Lines from the one with "The Sea Club: Bar Area" up to and including the one with "London Coins : A167" are to be copied exactly from the records below, without their pictures.

• **Supplied information**:

......

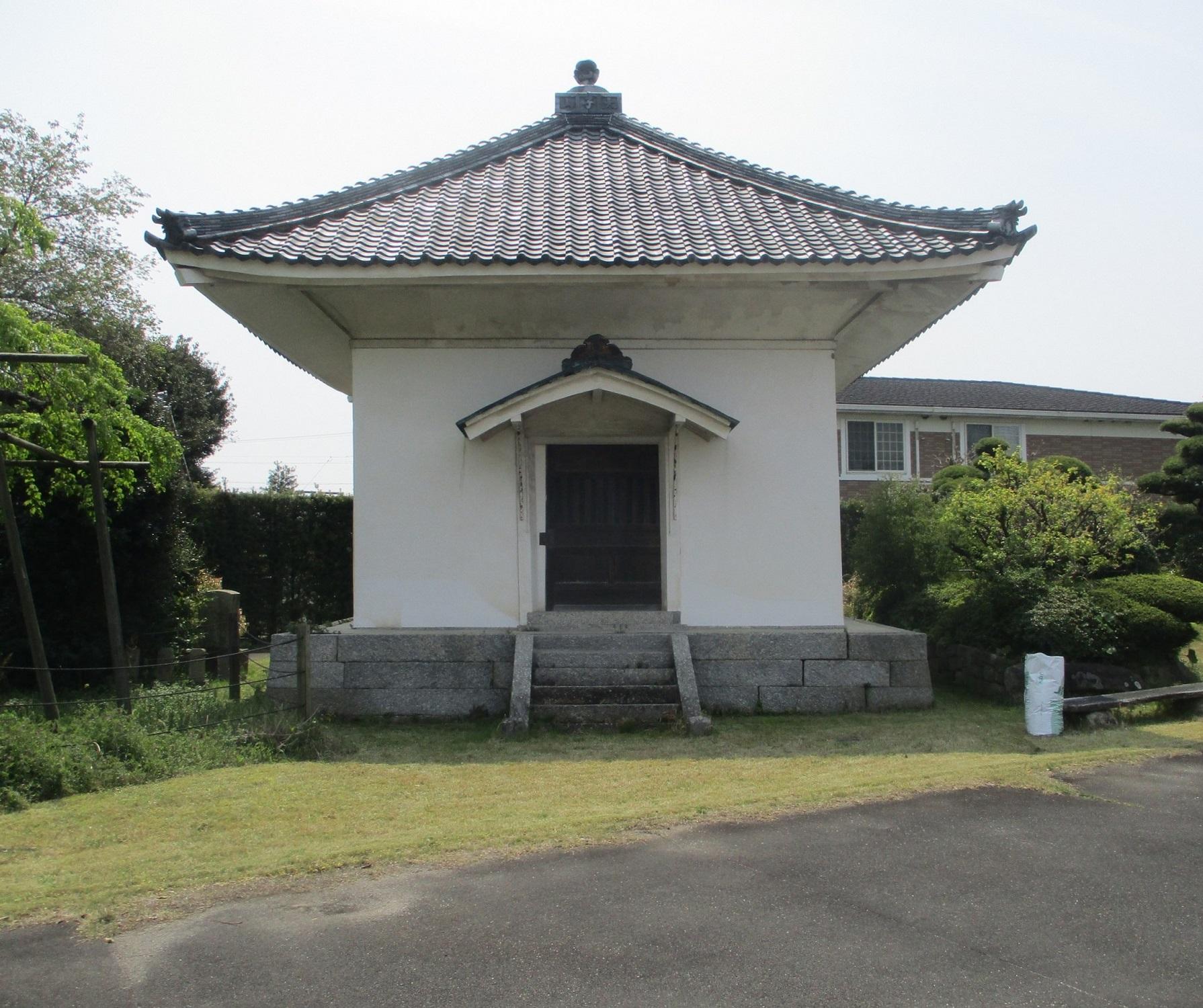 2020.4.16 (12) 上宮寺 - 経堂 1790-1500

......

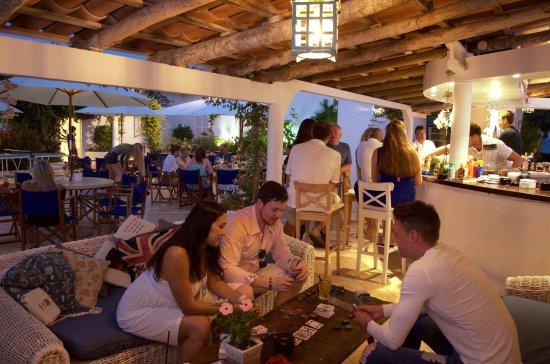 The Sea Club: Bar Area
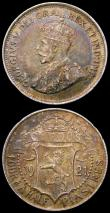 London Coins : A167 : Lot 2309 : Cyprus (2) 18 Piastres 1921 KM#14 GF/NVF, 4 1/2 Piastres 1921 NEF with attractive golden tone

......

• **Solution to this task**:
 The Sea Club: Bar Area
 London Coins : A167 : Lot 2309 : Cyprus (2) 18 Piastres 1921 KM#14 GF/NVF, 4 1/2 Piastres 1921 NEF with attractive golden tone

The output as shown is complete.